▶ _WHAT YOU HAVE TO DO_
Copy out the listing below, substituting "front paw" for every occurrence of "white paw" and keeping all other text unchanged.
##############################
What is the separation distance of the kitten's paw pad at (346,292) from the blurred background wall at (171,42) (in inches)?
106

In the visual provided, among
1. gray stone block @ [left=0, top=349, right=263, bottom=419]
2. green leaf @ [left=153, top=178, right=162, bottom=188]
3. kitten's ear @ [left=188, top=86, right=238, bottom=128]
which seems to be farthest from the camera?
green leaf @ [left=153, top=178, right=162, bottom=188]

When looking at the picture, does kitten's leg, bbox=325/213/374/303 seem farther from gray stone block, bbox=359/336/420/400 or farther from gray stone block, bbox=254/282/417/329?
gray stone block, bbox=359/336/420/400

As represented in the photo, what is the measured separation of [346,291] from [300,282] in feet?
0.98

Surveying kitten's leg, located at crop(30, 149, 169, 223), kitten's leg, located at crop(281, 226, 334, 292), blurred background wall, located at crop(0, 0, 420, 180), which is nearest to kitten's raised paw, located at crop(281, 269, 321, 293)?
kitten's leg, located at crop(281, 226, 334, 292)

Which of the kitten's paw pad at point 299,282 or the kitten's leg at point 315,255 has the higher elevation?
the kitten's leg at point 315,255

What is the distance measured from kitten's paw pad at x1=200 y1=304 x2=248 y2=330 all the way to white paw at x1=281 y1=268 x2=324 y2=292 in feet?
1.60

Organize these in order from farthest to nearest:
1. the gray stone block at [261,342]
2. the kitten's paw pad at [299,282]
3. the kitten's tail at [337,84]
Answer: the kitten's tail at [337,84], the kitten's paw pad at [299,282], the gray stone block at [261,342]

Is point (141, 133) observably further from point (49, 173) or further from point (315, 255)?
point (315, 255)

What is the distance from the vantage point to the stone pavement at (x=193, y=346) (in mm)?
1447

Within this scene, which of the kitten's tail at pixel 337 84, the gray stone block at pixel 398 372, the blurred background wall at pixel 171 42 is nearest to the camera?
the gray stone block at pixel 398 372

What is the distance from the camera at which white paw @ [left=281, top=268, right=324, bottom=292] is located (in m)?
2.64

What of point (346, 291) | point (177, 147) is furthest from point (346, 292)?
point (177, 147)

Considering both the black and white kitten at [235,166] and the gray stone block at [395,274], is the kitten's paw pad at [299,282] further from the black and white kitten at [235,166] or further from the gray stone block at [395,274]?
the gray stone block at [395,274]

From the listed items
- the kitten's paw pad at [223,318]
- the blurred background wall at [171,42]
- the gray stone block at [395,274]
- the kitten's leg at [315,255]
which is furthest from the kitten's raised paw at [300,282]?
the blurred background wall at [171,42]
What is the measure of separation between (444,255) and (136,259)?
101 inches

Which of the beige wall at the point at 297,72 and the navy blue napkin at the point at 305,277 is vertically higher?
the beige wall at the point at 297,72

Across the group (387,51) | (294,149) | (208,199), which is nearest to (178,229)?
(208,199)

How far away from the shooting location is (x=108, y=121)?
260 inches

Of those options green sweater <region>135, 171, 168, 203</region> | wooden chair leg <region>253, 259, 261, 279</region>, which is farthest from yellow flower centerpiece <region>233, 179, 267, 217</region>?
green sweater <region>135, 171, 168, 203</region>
##############################
▶ _RESULT OF THIS TASK_
What is the separation distance of the kitten's paw pad at (346,292) from the blurred background wall at (171,42) (in inches)?
106

In the visual provided, among
1. gray stone block @ [left=0, top=349, right=263, bottom=419]
2. green leaf @ [left=153, top=178, right=162, bottom=188]
3. kitten's ear @ [left=188, top=86, right=238, bottom=128]
which seems to be farthest from the camera?
green leaf @ [left=153, top=178, right=162, bottom=188]

When looking at the picture, does kitten's leg, bbox=325/213/374/303 seem farther from gray stone block, bbox=359/336/420/400 or farther from gray stone block, bbox=254/282/417/329?
gray stone block, bbox=359/336/420/400

As represented in the photo, what is the measured separation of [346,291] from [300,282] in feet?
0.98

Surveying kitten's leg, located at crop(30, 149, 169, 223), kitten's leg, located at crop(281, 226, 334, 292), blurred background wall, located at crop(0, 0, 420, 180), which is nearest to kitten's raised paw, located at crop(281, 269, 321, 293)?
kitten's leg, located at crop(281, 226, 334, 292)

Which of the kitten's paw pad at point 299,282 or the kitten's leg at point 315,255 has the higher elevation?
the kitten's leg at point 315,255

What is the distance measured from kitten's paw pad at x1=200 y1=304 x2=248 y2=330 all the way to front paw at x1=281 y1=268 x2=324 y2=292 in feet?
1.60

Organize these in order from farthest to nearest:
1. the gray stone block at [261,342]
2. the kitten's paw pad at [299,282]
3. the kitten's tail at [337,84]
Answer: the kitten's tail at [337,84], the kitten's paw pad at [299,282], the gray stone block at [261,342]

Is point (141, 133) observably further from point (49, 173) or further from point (315, 255)?
point (315, 255)

What is the distance from the vantage point to the stone pavement at (x=193, y=346) (in mm)?
1447

Within this scene, which of the kitten's tail at pixel 337 84, the gray stone block at pixel 398 372, the blurred background wall at pixel 171 42 is nearest to the camera?
the gray stone block at pixel 398 372

What is the distance from the camera at which front paw @ [left=281, top=268, right=324, bottom=292] is located (in m)?
2.64

What of point (346, 291) | point (177, 147) is furthest from point (346, 292)?
point (177, 147)

Considering both the black and white kitten at [235,166] and the gray stone block at [395,274], is the kitten's paw pad at [299,282] further from the black and white kitten at [235,166] or further from the gray stone block at [395,274]?
the gray stone block at [395,274]

From the listed items
- the kitten's paw pad at [223,318]
- the blurred background wall at [171,42]
- the gray stone block at [395,274]
- the kitten's leg at [315,255]
which is furthest from the kitten's raised paw at [300,282]?
the blurred background wall at [171,42]
What is the measure of separation between (444,255) and (136,259)?
101 inches

Which of the beige wall at the point at 297,72 and the navy blue napkin at the point at 305,277 is vertically higher?
the beige wall at the point at 297,72

Across the group (387,51) | (294,149) | (208,199), which is nearest to (178,229)?
(208,199)

How far away from the shooting location is (x=108, y=121)?
260 inches

Of those options green sweater <region>135, 171, 168, 203</region> | wooden chair leg <region>253, 259, 261, 279</region>, which is farthest from yellow flower centerpiece <region>233, 179, 267, 217</region>?
green sweater <region>135, 171, 168, 203</region>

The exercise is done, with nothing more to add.